Monday, August 23, 2010

My electronic scrapbook

Because I have nowhere else to store it:

An article about SJYS

Don't expect 'dumbed down' performance from San Jose Youth Shakespeare

By Mary Gottschalk
Posted: 08/12/2010 08:04:59 PM PDT
Updated: 08/12/2010 08:04:59 PM PDT

In Silicon Valley one doesn't expect to hear Shakespeare quoted by youths as young as 8 years old, but that's exactly what San Jose Youth Shakespeare is all about.

On Aug. 19-22, children and teens ages 8 to 19 will be onstage at Historic Hoover Theatre and asking such questions as, "Are you good men and true?" or advising others to "Patch grief with proverbs."

Yes, for those who know their Bard, it is Much Ado About Nothing and it will be the 12th Shakespeare production by the group since 2004, when it started with As You Like It in Willow Glen.

Bob Rumsby, who co-founded the group with his wife, Barbara, says it began when his daughter Audrey was really interested in Shakespeare and had been studying it with other children. "The idea came up that we might be able to put on a show, and it took off from there."

Audrey and her younger sisters Jeannette and Evelyn were part of a group of children being home-schooled, and the initial membership of Youth Shakespeare was made up of these students and their families.

▶ **Provided data**:

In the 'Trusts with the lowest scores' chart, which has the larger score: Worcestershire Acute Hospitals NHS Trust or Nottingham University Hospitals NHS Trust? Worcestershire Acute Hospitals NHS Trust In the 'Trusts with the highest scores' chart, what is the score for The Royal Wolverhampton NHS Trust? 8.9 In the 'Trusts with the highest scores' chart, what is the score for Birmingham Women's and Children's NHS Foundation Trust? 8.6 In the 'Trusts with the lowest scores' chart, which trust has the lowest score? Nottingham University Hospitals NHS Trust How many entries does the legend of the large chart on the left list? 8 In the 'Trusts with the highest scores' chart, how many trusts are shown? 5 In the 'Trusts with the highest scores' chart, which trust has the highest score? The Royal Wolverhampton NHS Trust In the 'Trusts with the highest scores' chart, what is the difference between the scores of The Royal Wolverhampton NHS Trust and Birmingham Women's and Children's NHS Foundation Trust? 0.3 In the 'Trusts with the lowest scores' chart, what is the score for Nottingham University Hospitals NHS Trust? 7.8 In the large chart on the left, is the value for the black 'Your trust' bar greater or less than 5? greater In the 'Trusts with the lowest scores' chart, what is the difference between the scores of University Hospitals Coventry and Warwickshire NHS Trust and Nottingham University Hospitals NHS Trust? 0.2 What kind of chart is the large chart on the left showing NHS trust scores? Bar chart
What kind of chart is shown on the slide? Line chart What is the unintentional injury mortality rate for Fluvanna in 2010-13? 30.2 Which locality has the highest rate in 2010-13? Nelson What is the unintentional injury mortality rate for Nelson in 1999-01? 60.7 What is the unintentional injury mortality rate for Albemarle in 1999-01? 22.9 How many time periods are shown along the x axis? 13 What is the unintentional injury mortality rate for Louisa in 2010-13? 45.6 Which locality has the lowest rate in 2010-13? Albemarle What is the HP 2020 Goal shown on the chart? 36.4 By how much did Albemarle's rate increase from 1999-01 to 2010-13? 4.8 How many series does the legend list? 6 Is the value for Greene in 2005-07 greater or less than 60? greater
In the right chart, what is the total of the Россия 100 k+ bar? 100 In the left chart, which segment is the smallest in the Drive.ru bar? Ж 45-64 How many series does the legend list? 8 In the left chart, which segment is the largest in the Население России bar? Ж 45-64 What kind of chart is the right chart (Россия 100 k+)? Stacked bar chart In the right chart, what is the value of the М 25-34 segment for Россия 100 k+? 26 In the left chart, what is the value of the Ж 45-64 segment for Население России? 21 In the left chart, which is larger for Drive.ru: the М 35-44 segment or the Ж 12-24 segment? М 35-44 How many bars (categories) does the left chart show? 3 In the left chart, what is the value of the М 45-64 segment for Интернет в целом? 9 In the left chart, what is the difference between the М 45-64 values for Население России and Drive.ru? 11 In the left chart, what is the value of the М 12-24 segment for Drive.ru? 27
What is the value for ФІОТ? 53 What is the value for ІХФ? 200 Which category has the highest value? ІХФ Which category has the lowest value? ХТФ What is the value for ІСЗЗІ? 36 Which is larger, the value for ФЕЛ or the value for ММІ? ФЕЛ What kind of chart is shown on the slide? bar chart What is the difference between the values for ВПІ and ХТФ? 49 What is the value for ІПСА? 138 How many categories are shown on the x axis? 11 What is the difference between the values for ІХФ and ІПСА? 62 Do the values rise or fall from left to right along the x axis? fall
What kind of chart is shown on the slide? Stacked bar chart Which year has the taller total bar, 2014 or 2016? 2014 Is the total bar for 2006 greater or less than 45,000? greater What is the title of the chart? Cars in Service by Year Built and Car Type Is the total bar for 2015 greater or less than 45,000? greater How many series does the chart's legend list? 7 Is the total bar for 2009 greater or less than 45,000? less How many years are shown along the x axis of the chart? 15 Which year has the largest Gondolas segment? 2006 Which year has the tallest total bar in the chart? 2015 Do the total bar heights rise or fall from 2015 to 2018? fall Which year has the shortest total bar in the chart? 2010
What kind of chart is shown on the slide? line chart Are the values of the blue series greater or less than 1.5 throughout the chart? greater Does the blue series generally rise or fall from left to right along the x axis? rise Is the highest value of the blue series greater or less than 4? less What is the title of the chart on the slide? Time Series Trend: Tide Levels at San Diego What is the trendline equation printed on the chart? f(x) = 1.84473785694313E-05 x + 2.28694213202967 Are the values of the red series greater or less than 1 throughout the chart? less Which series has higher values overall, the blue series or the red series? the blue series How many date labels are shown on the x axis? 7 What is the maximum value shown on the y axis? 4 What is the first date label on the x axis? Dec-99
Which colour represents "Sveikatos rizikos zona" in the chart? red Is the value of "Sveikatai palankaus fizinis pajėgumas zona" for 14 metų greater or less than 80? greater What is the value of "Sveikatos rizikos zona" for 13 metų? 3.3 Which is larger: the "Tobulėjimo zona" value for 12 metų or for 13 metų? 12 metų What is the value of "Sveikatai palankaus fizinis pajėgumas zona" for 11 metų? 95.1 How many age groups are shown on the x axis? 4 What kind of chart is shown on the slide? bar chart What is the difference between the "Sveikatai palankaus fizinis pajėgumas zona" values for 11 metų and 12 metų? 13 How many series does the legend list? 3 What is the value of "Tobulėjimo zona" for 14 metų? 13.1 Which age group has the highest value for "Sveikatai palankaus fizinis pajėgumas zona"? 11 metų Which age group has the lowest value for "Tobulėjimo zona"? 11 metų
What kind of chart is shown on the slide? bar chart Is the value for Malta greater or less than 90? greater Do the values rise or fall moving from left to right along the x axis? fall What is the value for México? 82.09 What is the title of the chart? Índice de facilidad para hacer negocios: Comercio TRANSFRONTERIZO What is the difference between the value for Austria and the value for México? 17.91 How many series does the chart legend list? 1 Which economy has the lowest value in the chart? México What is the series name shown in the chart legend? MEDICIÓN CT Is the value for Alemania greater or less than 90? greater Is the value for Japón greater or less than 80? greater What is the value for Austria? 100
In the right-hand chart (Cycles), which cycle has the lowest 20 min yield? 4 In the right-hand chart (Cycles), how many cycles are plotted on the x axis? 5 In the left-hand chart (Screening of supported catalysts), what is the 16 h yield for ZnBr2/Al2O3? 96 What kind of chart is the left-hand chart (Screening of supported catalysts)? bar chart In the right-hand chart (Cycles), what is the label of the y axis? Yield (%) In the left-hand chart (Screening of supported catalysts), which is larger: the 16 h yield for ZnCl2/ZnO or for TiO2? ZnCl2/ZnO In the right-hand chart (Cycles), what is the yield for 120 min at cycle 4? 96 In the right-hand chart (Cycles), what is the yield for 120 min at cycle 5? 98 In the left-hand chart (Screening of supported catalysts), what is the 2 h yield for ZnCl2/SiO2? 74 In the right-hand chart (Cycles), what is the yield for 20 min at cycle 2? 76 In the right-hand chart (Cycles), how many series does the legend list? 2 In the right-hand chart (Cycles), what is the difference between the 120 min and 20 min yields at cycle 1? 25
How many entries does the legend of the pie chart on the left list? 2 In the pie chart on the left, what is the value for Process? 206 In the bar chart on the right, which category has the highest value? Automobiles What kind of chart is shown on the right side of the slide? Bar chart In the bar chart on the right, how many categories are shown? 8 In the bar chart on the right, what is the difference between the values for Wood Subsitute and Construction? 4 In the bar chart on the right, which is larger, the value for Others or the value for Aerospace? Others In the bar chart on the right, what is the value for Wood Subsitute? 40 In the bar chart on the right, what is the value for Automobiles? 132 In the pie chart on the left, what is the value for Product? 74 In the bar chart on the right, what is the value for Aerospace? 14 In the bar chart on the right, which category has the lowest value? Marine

▶ **Task objective**:
Duplicate, word for word, the passage of the San Jose Youth Shakespeare article running from "Yes, for those" down to "in Willow Glen.".

▶ **Task solution**:
Yes, for those who know their Bard, it is Much Ado About Nothing and it will be the 12th Shakespeare production by the group since 2004, when it started with As You Like It in Willow Glen.